Children's lives are being put at risk, as car seat restraint laws do not adequately reflect expert safety recommendations, according to the Royal Children's Hospital.
Legislation states children are allowed to sit in an adult seatbelt, without a booster seat, from the age of seven-years-old. However, National Health and Medical Research Council (NHMRC) guidelines clearly state that children should remain in a booster seat until they are at least 145cm tall – the height of an average 11-year-old.
"Parents are following the law, but unfortunately the law does not reflect safest practice and this means many parents are unknowingly putting their children at risk of serious injury or death every day," RCH National Child Health Poll Director Dr Anthea Rhodes said.
"Children aged seven to 12-years-old are being left vulnerable to life-threatening injuries from car crashes due to inadequate use of car restraints and travelling in the front seat of the car.
"A review of Australian laws relating to child car restraints and front seat travel is warranted to address this situation in which current laws may permit, or even encourage, unsafe practices."
In the latest RCH National Child Health Poll released today, 63 per cent of children aged seven to 10 years travel in cars using an adult seatbelt, without a booster seat, even though the majority of these children are below the recommended safe height.
And 47 per cent of children aged between seven and 12 years travel in the front seat of the car, doubling their risk of being injured in a crash.
The nationwide poll of 1639 parents caring for 2778 children, aged from one month to 13 years, found that 39 per cent of parents thought their children were old enough to safely use an adult seatbelt, regardless of their height.
When asked what the safety guidelines recommended, 71 per cent of parents said they didn't know how tall a child should be to safely use an adult seatbelt.
The poll also found that 35 per cent of kids from the age of seven were allowed to sit in an adult car restraint for the first time, followed by 28 per cent of eight year olds and 11 per cent of kids aged 10 or older.
While 39 per cent of parents polled said they thought it was safe for their under 12 year old children to sit in the front seat.
Parents gave a variety of reasons for letting their kids make the transition to an adult seatbelt, without a booster seat, including the law stating it was ok (42 per cent), their child was tall enough (42 per cent), their child was too grown up (17 per cent) and their child did not want to sit in a booster seat (14 per cent).
When asked what the safe height requirement was, fewer than three per cent of parents knew that their child should be at least 145cm tall.
Dr Rhodes said parents were confused about the safest car seat guidelines and were unknowingly putting their children at a significantly increased risk of serious injury or death in the event of a car crash.
"This study shows that parents are unaware of best practice recommendations when it comes to car seats and kids," Dr Rhodes said.
"It's critical to measure your child before transitioning them out of a booster seat into an adult seatbelt.
"Booster seats protect children less than 145 cm in height by lifting them up so that the seatbelt fits better cross the chest and hips. Most children don't reach 145 cm tall until around 11 years of age."
:::::
## Exercise:
In the article on child car seat laws, what is the minimum height that the NHMRC guidelines set for children to stop using a booster seat?

(Records taken from a dataset)
:::::
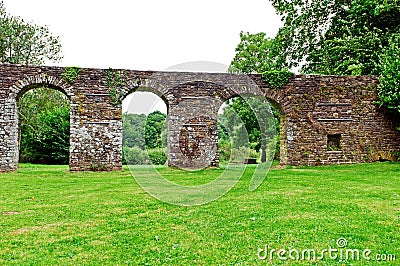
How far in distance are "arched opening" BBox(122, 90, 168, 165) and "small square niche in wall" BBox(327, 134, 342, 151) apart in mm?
5608

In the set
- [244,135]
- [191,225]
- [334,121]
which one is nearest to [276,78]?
[334,121]

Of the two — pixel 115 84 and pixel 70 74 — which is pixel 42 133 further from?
pixel 115 84

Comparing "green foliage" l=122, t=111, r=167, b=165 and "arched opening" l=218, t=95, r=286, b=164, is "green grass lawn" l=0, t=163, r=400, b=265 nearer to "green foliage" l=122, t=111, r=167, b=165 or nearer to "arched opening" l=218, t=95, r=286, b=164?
"green foliage" l=122, t=111, r=167, b=165

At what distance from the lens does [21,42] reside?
793 inches

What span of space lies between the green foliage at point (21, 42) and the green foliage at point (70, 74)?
7.88 metres

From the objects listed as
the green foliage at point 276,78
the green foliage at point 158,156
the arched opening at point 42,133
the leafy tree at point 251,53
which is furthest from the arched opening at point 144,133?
the leafy tree at point 251,53

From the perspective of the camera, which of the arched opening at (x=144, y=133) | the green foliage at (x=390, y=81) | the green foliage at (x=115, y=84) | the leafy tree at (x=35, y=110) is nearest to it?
the arched opening at (x=144, y=133)

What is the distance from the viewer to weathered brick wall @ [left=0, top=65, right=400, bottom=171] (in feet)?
43.3

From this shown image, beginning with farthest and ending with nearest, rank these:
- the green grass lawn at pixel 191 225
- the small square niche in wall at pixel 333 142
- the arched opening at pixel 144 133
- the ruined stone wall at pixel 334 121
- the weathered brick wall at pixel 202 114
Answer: the small square niche in wall at pixel 333 142 → the ruined stone wall at pixel 334 121 → the weathered brick wall at pixel 202 114 → the arched opening at pixel 144 133 → the green grass lawn at pixel 191 225

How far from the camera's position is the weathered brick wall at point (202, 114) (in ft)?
43.3

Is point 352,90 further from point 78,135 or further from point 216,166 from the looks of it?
point 78,135

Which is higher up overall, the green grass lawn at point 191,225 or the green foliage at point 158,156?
the green foliage at point 158,156

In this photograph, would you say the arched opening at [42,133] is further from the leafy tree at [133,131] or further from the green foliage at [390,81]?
the green foliage at [390,81]

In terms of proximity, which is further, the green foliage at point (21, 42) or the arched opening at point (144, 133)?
the green foliage at point (21, 42)
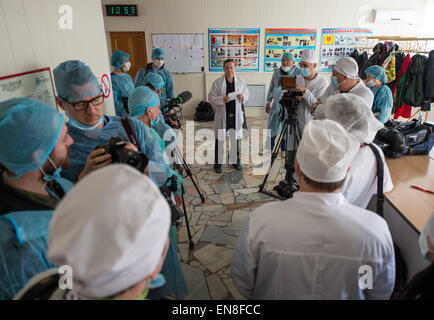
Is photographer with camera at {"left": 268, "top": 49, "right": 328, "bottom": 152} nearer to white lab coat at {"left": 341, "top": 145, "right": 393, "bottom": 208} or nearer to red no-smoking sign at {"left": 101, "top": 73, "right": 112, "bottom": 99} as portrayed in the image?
white lab coat at {"left": 341, "top": 145, "right": 393, "bottom": 208}

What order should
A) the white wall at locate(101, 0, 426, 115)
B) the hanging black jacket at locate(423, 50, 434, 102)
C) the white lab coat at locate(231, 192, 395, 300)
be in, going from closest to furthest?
the white lab coat at locate(231, 192, 395, 300) < the hanging black jacket at locate(423, 50, 434, 102) < the white wall at locate(101, 0, 426, 115)

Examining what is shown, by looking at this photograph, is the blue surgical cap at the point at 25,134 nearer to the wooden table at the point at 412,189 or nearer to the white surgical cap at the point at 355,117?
the white surgical cap at the point at 355,117

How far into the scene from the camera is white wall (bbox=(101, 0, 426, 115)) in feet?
22.0

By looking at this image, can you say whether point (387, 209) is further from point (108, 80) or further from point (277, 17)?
point (277, 17)

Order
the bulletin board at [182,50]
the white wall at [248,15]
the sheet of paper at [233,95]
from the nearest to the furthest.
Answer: the sheet of paper at [233,95], the white wall at [248,15], the bulletin board at [182,50]

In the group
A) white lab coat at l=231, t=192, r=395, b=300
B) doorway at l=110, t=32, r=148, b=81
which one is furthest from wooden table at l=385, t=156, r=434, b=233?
doorway at l=110, t=32, r=148, b=81

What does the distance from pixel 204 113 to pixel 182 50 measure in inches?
72.0

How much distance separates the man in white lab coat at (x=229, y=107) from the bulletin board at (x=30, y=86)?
2.56 m

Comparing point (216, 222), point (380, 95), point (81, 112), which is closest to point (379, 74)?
point (380, 95)

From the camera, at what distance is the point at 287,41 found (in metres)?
7.09

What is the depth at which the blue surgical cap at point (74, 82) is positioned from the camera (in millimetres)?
1493

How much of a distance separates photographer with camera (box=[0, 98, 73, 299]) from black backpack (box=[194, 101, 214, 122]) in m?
6.32

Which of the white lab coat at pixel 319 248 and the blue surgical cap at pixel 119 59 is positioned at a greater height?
the blue surgical cap at pixel 119 59

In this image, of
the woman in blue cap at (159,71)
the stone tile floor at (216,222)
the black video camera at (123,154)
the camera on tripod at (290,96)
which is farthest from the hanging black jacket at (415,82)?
the black video camera at (123,154)
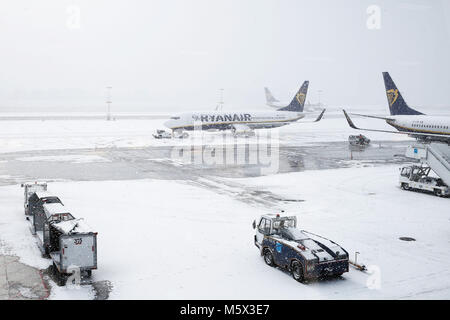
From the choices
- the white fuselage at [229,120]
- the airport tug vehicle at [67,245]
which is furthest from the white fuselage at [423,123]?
the airport tug vehicle at [67,245]

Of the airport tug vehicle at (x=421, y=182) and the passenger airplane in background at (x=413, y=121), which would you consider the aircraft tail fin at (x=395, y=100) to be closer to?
the passenger airplane in background at (x=413, y=121)

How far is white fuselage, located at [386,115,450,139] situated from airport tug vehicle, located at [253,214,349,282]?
40.1 meters

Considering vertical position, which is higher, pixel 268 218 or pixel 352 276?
pixel 268 218

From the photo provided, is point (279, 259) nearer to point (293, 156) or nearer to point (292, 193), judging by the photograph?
point (292, 193)

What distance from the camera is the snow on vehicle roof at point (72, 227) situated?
60.1 feet

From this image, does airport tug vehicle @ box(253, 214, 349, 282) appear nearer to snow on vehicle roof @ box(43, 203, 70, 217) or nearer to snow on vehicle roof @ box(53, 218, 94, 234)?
snow on vehicle roof @ box(53, 218, 94, 234)

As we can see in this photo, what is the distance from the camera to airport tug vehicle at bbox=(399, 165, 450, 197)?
111ft

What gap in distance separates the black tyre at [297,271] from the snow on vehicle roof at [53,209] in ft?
34.2

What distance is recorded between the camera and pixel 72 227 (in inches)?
734

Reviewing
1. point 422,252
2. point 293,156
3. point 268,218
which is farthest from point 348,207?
point 293,156

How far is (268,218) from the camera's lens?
20.6 meters

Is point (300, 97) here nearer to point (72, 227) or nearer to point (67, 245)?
point (72, 227)

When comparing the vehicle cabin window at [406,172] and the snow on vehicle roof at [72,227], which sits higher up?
the snow on vehicle roof at [72,227]
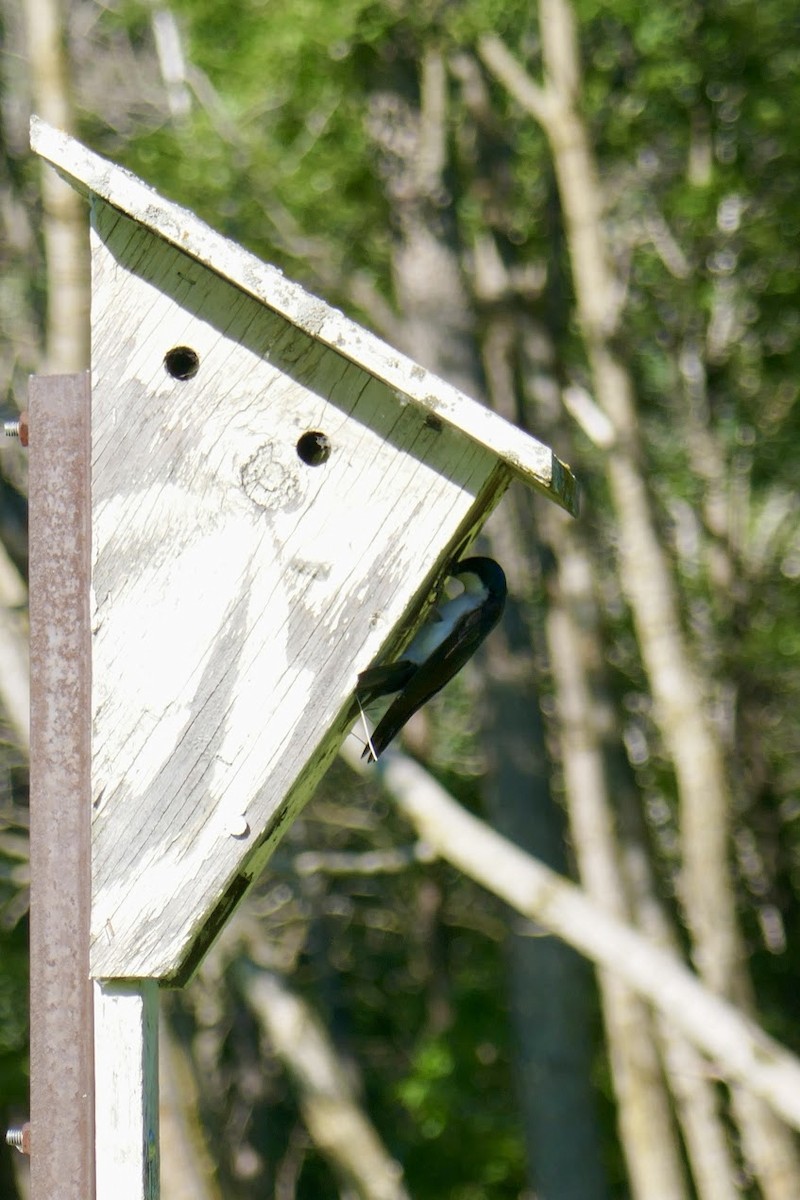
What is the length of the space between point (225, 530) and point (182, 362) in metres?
0.29

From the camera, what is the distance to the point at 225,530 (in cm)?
230

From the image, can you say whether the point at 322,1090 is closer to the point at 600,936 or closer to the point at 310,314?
the point at 600,936

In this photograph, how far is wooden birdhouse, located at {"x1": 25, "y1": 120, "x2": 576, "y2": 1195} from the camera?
2189mm

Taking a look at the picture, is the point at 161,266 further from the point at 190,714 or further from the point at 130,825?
the point at 130,825

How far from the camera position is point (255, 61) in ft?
27.0

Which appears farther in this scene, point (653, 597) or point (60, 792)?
point (653, 597)

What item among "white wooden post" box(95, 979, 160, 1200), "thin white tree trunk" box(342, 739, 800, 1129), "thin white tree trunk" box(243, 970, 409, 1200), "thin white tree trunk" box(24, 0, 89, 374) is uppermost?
"thin white tree trunk" box(24, 0, 89, 374)

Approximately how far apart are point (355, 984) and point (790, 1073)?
13866 millimetres

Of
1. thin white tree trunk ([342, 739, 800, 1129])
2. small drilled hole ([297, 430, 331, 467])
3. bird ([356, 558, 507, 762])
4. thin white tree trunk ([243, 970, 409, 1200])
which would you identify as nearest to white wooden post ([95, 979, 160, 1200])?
bird ([356, 558, 507, 762])

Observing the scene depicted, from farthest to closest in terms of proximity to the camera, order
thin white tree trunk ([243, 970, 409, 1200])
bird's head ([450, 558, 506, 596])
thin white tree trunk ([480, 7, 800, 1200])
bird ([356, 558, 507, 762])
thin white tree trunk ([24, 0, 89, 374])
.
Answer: thin white tree trunk ([480, 7, 800, 1200])
thin white tree trunk ([243, 970, 409, 1200])
thin white tree trunk ([24, 0, 89, 374])
bird's head ([450, 558, 506, 596])
bird ([356, 558, 507, 762])

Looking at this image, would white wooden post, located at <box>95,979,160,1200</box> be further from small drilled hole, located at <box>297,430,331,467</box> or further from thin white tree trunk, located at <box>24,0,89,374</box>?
thin white tree trunk, located at <box>24,0,89,374</box>

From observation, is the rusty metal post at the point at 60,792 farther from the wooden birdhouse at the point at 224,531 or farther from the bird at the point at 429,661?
the bird at the point at 429,661

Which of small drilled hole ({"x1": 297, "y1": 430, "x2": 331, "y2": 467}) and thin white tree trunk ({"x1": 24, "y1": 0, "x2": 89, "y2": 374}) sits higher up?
thin white tree trunk ({"x1": 24, "y1": 0, "x2": 89, "y2": 374})

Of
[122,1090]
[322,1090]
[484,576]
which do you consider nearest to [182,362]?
[484,576]
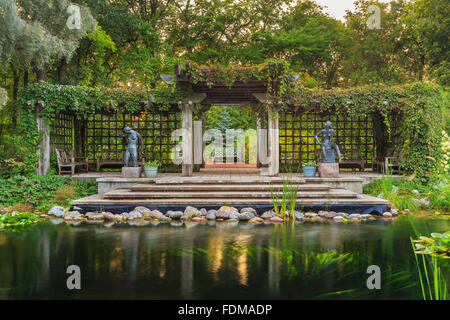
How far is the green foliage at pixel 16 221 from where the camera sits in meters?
6.13

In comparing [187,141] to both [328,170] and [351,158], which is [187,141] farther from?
[351,158]

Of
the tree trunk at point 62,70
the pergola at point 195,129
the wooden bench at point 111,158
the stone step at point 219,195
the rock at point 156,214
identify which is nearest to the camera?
the rock at point 156,214

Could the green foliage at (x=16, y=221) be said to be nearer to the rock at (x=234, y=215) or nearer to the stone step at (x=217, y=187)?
the stone step at (x=217, y=187)

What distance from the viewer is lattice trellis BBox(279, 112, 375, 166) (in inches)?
489

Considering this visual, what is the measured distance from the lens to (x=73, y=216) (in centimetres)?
696

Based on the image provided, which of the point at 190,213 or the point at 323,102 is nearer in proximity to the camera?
the point at 190,213

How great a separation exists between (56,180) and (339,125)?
32.0ft

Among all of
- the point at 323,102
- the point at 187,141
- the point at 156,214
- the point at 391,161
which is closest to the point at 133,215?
the point at 156,214

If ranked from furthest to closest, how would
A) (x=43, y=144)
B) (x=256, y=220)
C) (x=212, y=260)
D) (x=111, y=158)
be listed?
(x=111, y=158), (x=43, y=144), (x=256, y=220), (x=212, y=260)

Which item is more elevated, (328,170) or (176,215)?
(328,170)

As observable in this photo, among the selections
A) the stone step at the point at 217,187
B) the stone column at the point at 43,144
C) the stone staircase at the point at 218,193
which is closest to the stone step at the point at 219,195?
the stone staircase at the point at 218,193

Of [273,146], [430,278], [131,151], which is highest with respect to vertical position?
[273,146]

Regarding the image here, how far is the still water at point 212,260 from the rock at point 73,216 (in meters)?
0.50

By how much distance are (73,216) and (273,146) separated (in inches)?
209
:::::
## Answer area:
At least 145cm tall.